There are special councils, like the one that I am on that is focused on AI policy whose purpose is to make proposals to the Council. The Council then advises the government based on the recommendations in these particular areas.
The special Councils and Commissions, for example on energy and AI, completed their first round of work last year but then the re-election process in Greece started. I have high hopes for the next couple of years to see a lot more sectoral pushes in the innovation plan.
What do you think about AI regulation? Is the European AI Act a step in the right direction?
I am convinced there should be regulation. I am less confident when it comes to what shape the regulation should take. I am also not entirely confident that any regulation will be able to have an impact if the pace of progress continues the way it is right now. Let me explain what I mean by that.
I am one of those folks, who think that the recent developments point to achieving AGI sooner than we previously thought. My estimate is in 10 years, not 50 years. For me as a researcher that’s an extremely exciting prospect. I am like a kid in a candy store.
But I am also very worried about what this will mean for human society. If we reach AGI, superintelligence will not be far behind. The moment we get to AGI, a generally intelligent entity will be able to feed on itself and become smarter than us. After some point, intelligence will be able to make moral judgments on its own. Philosophically speaking we won’t be able to keep it bound to our regulations. It’s like saying that a 5-year-old will know the rules and that it will always follow the rules.
Regulation is absolutely necessary. But I don’t envy the people who have to come up with regulations.
My main recommendation and an obvious one – is to try to balance innovation with oversight. It’s actually self-defeating to stifle innovation. Because it will come from other regions of the world. Even if we manage to regulate very carefully producers in the EU, they will not be strongly regulated elsewhere.

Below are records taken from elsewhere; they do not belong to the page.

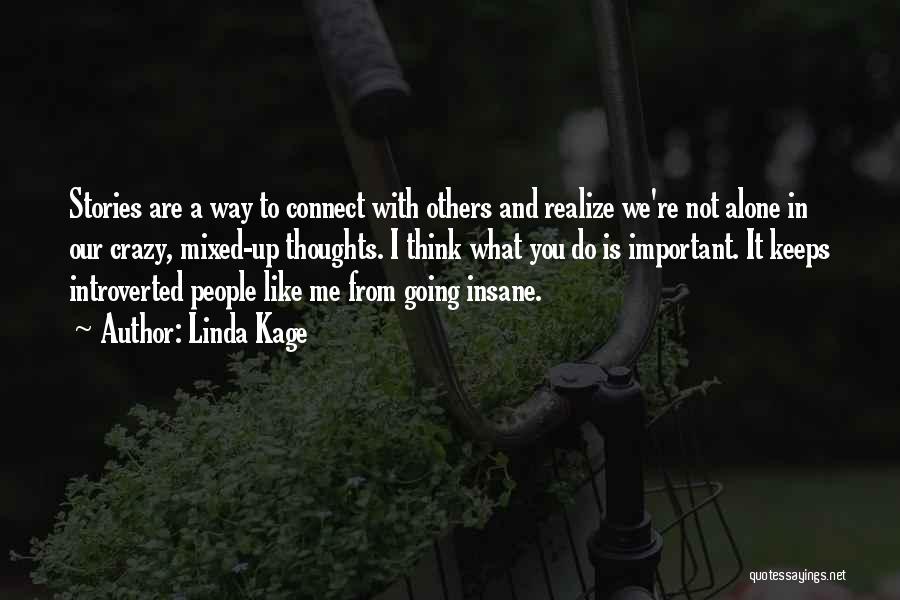 Linda Kage Quotes: Stories Are A Way To Connect With Others And Realize We're Not Alone In Our Crazy, Mixed-up Thoughts. I Think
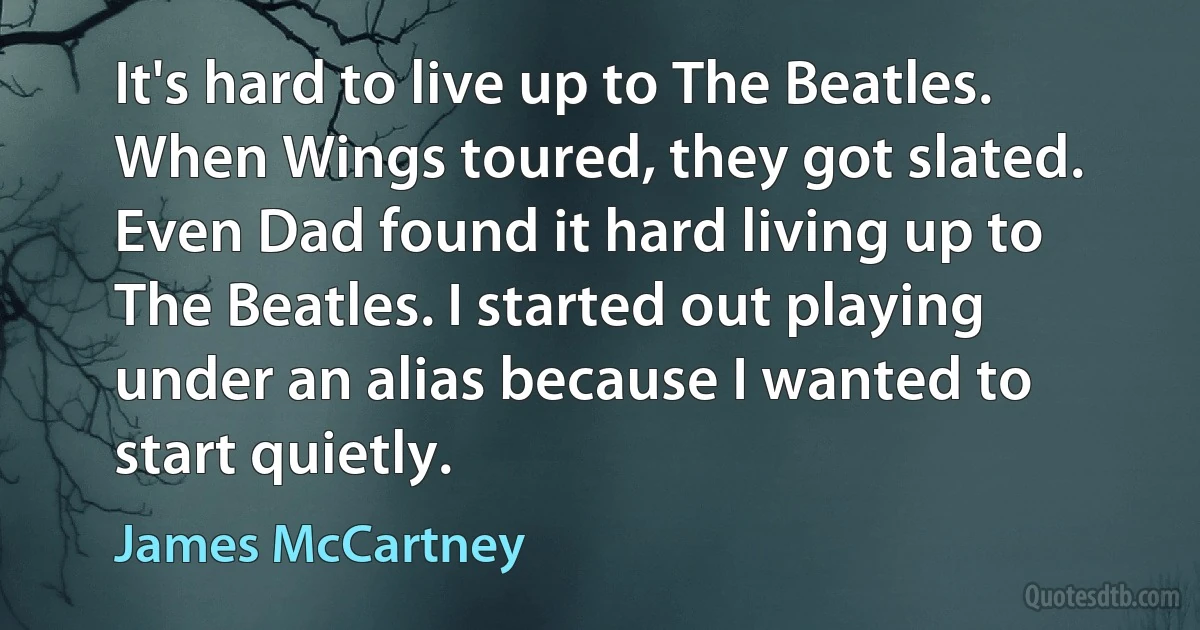 It's hard to live up to The Beatles. When Wings toured, they got slated. Even Dad found it hard living up to The Beatles. I started out playing under an alias because I wanted to start quietly. (James McCartney)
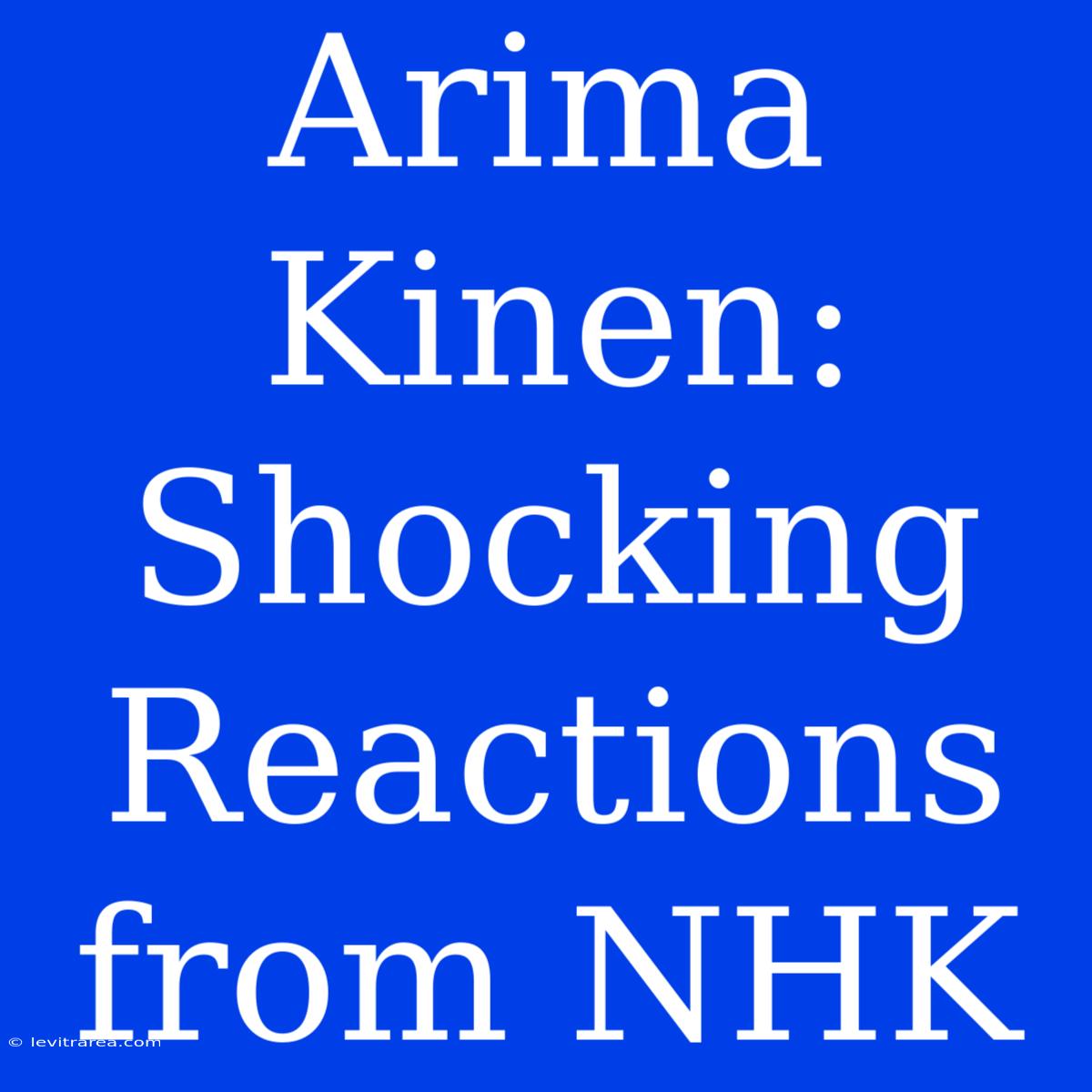 Arima Kinen: Shocking Reactions From NHK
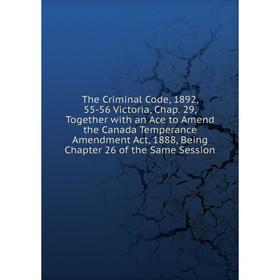

Книга The Criminal Code, 1892, 55-56 Victoria, Chap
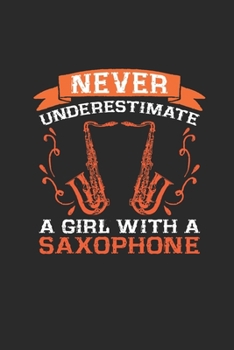 Paperback Never Underestimate A Girl With A Saxophone: Never Underestimate Notebook, Dotted Bullet (6" x 9" - 120 pages) Musical Instruments Themed Notebook for Book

There’s even a joke about that. The US, China, and Europe decided to have a computing competition. All of them were excited. US said: “I’ll bring the software”. China said: “That’s great, I’ll bring the hardware.” Europe said: “That’s terrific, I’ll bring the regulation.”
I am in favor of regulating applications and I think the EU can regulate that effectively because it has clear national boundaries or EU boundaries. Disallowing face recognition and policing sounds like a good regulation to me. Disallowing these systems for the time being in judiciary proceedings even as decision aids is also a great idea.